C’est un texte méconnu du siècle de Racine que monte Daniel Mesguich au théâtre Dejazet. Resté davantage célèbre comme personnage d’Edmond Rostand, Savinien de Cyrano de Bergerac a été un écrivain du milieu du XVIIème siècle dont les oeuvres, polémiques, à la croisée de l’Humanisme et des Lumières, ont été occultées. Parmi elles, une étrange tragédie en alexandrin, l’unique de son auteur : La Mort d’Agrippine. Elle fit scandale lors de sa création en 1653 et n’a quasiment plus été jouée depuis. Daniel Mesguich veut ainsi la réhabiliter, en la remettant dans toute sa singularité. Cette pièce met en scène plusieurs conspirations à l’égard de l’empereur romain Tibère, toutes nourries par la vengeance après la mort de Germanicus, l’époux d’Agrippine.
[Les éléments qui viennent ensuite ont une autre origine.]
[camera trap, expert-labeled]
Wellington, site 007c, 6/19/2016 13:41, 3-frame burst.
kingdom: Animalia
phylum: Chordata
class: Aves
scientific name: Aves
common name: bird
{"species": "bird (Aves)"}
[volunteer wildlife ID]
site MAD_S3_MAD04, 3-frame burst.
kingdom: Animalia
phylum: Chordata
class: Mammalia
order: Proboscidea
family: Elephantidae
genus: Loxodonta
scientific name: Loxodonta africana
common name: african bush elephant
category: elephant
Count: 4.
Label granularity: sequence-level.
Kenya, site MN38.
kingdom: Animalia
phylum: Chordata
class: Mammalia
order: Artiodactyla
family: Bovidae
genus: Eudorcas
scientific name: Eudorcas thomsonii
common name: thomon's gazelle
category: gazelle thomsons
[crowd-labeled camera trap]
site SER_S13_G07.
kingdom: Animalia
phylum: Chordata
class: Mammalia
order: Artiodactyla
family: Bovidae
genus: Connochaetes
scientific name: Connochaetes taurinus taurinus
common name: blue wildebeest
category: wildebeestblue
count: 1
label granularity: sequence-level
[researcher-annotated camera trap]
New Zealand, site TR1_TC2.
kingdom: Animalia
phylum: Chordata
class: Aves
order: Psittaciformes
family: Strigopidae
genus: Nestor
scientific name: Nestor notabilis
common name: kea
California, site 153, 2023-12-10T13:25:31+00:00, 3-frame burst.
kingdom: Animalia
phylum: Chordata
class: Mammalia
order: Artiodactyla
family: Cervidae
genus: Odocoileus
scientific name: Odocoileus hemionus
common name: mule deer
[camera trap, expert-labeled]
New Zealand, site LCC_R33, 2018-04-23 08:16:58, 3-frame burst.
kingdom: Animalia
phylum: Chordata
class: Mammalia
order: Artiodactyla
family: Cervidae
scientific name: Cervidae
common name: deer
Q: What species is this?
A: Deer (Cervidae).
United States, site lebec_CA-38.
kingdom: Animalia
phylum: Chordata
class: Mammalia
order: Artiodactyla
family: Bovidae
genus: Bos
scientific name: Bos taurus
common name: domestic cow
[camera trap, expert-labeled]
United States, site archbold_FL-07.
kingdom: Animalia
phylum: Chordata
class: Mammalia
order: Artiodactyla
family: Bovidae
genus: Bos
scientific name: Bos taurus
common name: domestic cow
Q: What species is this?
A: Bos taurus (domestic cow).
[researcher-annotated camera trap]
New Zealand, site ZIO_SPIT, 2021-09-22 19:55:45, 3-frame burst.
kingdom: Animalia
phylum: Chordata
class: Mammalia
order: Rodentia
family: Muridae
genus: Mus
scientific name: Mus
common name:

Cette dernière est au centre des fomentations que projettent également Séjanus, ministère de l’empereur, et Livilla, soeur du défunt Germanicus. Tout y est affaire de jeux de dupes, et la parole devient le véhicule du mensonge entre les différents personnages, cachant plus qu’elle ne révèle. Cette dualité trouve sa traduction scénique dans un procédé de symétrie de la chorégraphie des corps qui interagissent entre eux et se reflètent. Les comédiens évoluent sur une scène vide, comme pour mieux souligner que seule la parole elle-même peut paradoxalement ôter toute vérité et dissimuler les intentions secrètes. En portant toute son attention sur ce texte, si surprenant et puissant, et son énonciation, la mise en scène peut toutefois avoir tendance à trop le surligner inutilement, mais n’atténue pas la qualité des interprètes.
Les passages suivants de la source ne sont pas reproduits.